I really like to eat. I mean really! I like to eat! Food tastes good to me, and it makes me feel good - if I don’t eat too much all at once! I like Thanksgiving, because we get to eat food we normally do not prepare during the rest of the year - except maybe at Christmas. Which doesn’t really make much sense - turkey is an inexpensive and healthy meat, and it isn’t hard to cook.
But some of the foods puzzle me - I wonder how we got on the tradition of eating things that we would never eat at any other time of year. On a recent TV show, they reviewed how cranberry sauce is made. Why cranberry sauce? Why not blueberry sauce, or grape jelly? The most popular type of fruit spread to go with peanut butter is grape - not cranberry. The rest of the year we serve our dinner rolls with butter or perhaps honey, but not cranberry. It only comes out of the can for Thanksgiving and Christmas. At least some people make fresh cranberry and orange sauce, but then you are left trying to decide - is it a salad or a spread?
Marshmallows on top of sweet potatoes? What is that - cheap s’mores?

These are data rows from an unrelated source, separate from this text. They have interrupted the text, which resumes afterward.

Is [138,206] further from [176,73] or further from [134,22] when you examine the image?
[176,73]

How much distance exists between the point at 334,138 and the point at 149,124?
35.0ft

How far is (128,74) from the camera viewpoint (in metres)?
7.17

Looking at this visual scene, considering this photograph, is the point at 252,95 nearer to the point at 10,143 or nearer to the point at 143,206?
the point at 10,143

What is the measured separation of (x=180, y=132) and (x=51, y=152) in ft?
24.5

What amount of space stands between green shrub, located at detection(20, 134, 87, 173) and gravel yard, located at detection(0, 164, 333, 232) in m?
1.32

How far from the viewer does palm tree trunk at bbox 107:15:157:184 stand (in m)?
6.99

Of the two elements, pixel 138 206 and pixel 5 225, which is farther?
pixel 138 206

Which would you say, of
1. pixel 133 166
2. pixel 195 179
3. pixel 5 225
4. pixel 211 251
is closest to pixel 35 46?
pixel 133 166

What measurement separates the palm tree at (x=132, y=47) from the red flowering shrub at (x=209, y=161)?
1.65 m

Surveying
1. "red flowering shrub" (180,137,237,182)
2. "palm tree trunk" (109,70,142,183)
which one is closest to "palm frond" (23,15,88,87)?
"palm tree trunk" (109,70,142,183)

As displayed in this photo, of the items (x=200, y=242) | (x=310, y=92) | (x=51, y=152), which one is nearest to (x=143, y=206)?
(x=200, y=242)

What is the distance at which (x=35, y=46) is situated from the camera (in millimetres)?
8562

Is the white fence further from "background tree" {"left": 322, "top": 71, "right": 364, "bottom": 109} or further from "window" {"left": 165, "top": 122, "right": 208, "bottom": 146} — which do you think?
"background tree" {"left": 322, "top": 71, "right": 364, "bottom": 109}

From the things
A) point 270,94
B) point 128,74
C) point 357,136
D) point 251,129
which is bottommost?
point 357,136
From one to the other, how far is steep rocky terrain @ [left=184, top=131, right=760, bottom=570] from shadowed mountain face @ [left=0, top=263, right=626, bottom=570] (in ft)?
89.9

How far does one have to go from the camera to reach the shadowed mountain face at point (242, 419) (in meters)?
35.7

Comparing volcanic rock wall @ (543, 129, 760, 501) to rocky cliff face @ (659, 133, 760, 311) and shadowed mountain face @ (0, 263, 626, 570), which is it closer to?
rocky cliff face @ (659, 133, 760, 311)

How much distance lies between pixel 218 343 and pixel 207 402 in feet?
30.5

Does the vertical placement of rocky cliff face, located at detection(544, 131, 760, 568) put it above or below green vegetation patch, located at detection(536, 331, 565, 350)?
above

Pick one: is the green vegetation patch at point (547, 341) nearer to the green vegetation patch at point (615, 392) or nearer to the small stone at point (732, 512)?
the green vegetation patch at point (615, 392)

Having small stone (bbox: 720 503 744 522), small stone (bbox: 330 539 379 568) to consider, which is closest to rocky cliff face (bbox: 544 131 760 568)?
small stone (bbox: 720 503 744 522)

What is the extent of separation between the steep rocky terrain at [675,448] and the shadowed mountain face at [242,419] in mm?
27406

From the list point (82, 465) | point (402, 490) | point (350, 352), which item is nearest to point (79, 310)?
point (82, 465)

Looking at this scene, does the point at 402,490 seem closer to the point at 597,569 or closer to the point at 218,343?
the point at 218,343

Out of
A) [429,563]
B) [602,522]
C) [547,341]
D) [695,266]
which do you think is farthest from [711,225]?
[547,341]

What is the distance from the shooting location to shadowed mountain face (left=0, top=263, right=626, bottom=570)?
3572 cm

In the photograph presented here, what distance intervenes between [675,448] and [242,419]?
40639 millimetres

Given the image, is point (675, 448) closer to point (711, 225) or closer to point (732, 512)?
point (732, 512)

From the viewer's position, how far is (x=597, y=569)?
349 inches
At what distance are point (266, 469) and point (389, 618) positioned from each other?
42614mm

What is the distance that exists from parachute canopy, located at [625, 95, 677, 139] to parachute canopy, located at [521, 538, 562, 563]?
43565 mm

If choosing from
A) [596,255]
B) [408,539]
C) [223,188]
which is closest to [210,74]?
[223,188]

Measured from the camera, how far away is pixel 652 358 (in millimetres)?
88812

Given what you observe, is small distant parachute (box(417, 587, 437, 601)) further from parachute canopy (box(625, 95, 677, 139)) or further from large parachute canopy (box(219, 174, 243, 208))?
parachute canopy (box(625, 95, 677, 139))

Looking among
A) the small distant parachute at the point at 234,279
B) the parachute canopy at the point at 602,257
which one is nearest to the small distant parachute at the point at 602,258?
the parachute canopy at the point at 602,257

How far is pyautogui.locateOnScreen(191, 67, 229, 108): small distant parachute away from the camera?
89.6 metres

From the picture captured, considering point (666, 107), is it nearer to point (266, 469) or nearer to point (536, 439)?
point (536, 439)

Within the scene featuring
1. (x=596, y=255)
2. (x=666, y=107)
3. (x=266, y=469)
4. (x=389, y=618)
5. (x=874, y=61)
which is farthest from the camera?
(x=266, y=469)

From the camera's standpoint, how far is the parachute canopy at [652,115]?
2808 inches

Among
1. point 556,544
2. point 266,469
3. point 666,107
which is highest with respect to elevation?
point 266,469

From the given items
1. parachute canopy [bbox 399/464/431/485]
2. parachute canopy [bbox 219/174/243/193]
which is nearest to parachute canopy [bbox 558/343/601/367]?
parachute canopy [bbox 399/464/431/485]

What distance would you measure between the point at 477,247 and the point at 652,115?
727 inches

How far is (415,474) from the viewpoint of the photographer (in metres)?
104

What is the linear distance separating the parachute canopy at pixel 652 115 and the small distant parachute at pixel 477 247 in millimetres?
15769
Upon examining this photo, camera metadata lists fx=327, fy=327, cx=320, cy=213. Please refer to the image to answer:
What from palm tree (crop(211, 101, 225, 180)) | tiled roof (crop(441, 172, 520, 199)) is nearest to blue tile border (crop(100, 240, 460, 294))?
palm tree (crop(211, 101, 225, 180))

And dressing/stuffing? How did this get started? If I get too much mayo on my sandwich bread and it gets soggy, I won’t eat it. Why do we eat cooked bread, soaked in broth and who-knows-what-else, and then cover it with more liquid, in the form of gravy? And what do you call it anyway? Dressing? Stuffing? And people put all kinds of stuff in it - oysters, rice, nuts….we wouldn’t get away with it any other time of year.
My mother-in-law made dressing from bread and other stuff, and then put lots of chili powder in it. She got the recipe from a neighbor in New Mexico when my husband was young. My brother spent one Thanksgiving with us, and hasn’t stopped talking about it yet.
I have my mother’s recipe for dressing, written in her own handwriting on a scrap of paper. It has measurements for all the ingredients, but at the bottom she has written a note, “I think this is about right. I’ve never made it that you kids weren’t in the kitchen bothering me with all kinds of things, so I just guessed at the everything.” I really cherish that paper every year when I get it out to make the dressing for my turkey.
I love most every food we have at Thanksgiving - and especially love when I have lots of family around the table to share it. And, I love the leftovers of the feast, which is more than I can say for food any other time of the year!